Et les archives dans tout ça ??

La notion d’archives est présente à deux reprises au moins et transparaît tout au long du texte à travers le souci de Benvenuto Gesufal de laisser son témoignage sur ses agissements et sur ces temps troublés que vit la République. Lorsque Benvenuto est en exil à Bourg-Preux, l’une de ses préoccupations est de continuer à coucher son récit sur parchemin et donc de s’en procurer sans trop attirer l’attention. Sachant combien la République est faite de faux-semblants et de mensonges d’Etat, Gesufal tient à ce que sa vision des choses soit consignée et mesure en même temps le danger de sa démarche car son texte viendra sans nul doute contredire les versions officielles de l’Histoire. L’auteur montre ainsi combien croiser les sources est important et combien la préservation des archives du for privé l’est également tant il est vrai qu’elles complètent utilement les archives administratives, quitte à les contredire.

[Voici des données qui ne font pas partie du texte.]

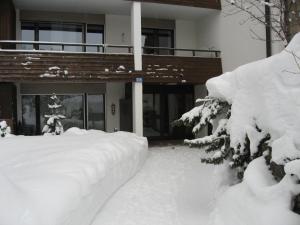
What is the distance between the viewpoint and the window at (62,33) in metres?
14.6

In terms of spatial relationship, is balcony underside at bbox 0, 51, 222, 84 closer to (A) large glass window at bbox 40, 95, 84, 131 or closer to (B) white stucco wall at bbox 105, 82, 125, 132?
(B) white stucco wall at bbox 105, 82, 125, 132

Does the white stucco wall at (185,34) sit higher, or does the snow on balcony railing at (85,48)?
the white stucco wall at (185,34)

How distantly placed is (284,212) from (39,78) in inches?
387

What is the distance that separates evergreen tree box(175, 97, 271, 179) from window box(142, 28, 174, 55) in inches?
391

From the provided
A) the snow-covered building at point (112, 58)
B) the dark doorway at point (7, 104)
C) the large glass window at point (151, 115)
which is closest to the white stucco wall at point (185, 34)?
the snow-covered building at point (112, 58)

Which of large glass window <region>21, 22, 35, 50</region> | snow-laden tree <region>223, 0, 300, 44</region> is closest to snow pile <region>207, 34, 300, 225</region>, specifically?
snow-laden tree <region>223, 0, 300, 44</region>

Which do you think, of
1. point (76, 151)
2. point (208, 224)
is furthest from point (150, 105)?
point (208, 224)

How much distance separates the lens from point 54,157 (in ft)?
21.8

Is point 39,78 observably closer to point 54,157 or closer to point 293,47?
point 54,157

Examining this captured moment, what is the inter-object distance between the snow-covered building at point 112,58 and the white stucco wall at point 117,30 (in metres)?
0.04

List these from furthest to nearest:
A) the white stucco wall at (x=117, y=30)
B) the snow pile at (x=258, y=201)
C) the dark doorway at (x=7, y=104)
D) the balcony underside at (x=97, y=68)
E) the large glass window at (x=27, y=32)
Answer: the white stucco wall at (x=117, y=30), the large glass window at (x=27, y=32), the dark doorway at (x=7, y=104), the balcony underside at (x=97, y=68), the snow pile at (x=258, y=201)

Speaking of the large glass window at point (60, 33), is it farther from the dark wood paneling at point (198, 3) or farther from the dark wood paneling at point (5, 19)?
the dark wood paneling at point (198, 3)

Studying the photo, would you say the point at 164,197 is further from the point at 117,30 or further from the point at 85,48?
the point at 117,30

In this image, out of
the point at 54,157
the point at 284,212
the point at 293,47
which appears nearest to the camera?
the point at 284,212
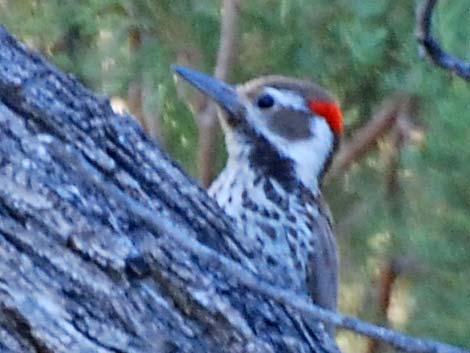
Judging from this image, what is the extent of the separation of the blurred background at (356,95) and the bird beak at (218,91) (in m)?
0.45

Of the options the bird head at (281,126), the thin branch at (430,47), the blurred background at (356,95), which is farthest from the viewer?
the blurred background at (356,95)

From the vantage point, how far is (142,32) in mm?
3650

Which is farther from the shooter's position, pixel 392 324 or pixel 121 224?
pixel 392 324

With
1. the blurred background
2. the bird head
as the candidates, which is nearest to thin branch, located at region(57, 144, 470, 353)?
the bird head

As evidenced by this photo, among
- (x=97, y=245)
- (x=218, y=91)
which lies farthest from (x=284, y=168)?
(x=97, y=245)

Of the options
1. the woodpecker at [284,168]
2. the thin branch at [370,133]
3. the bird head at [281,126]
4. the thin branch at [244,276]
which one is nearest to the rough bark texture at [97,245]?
the thin branch at [244,276]

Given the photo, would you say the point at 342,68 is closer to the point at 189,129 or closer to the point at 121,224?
the point at 189,129

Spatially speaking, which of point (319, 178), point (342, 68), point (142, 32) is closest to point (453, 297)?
point (319, 178)

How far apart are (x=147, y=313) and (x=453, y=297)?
5.91 feet

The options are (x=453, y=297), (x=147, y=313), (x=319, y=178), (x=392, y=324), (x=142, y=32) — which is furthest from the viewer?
(x=392, y=324)

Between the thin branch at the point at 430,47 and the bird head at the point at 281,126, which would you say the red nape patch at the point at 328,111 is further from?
the thin branch at the point at 430,47

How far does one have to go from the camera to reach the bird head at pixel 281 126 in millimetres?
3035

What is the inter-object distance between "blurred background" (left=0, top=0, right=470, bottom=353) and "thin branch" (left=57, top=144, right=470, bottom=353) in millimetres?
1469

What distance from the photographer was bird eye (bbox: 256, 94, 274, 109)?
306cm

La deuxième mention des archives est le fait du magicien Sassanos qui est, comme Benvenuto Gesufal au service du Podestat. Il a pour ennemie jurée une magicienne de grand talent qui évolue, pour sa part, au sein du clan rival des Mastiggia. Pour mieux comprendre à quel adversaire il se frotte, Sassanos se rend dans « les archives du Palais curial » pour consulter les documents rédigés par un certain Don Lusinga. Intrigué, il note que l’homme utilise des formules désuètes qui dénote de son appartenance à une époque ancienne. Sassanos, sans le savoir, pratique donc la diplomatique, qui lui permet de dater les documents et de comprendre à quelle époque ils se rattachent grâce aux formules utilisées ainsi qu’en étudiant la graphie du rédacteur. Enfin, Sassanos évoque la richesse incommensurable de la Grande Bibliothèque d’Elyssa qui contient non seulement tous les ouvrages des peuples disparus mais aussi « les archives du duc de Bromael », mélangeant ainsi ouvrages et documents d’archives dans un même lieu.

Gagner la Guerre montre donc combien les archives et notamment les témoignages issus du for privé, sont importantes pour une connaissance approfondie d’une époque et des faits marquants qui s’y sont déroulés. L’auteur offre aussi un bel exercice de critique des sources.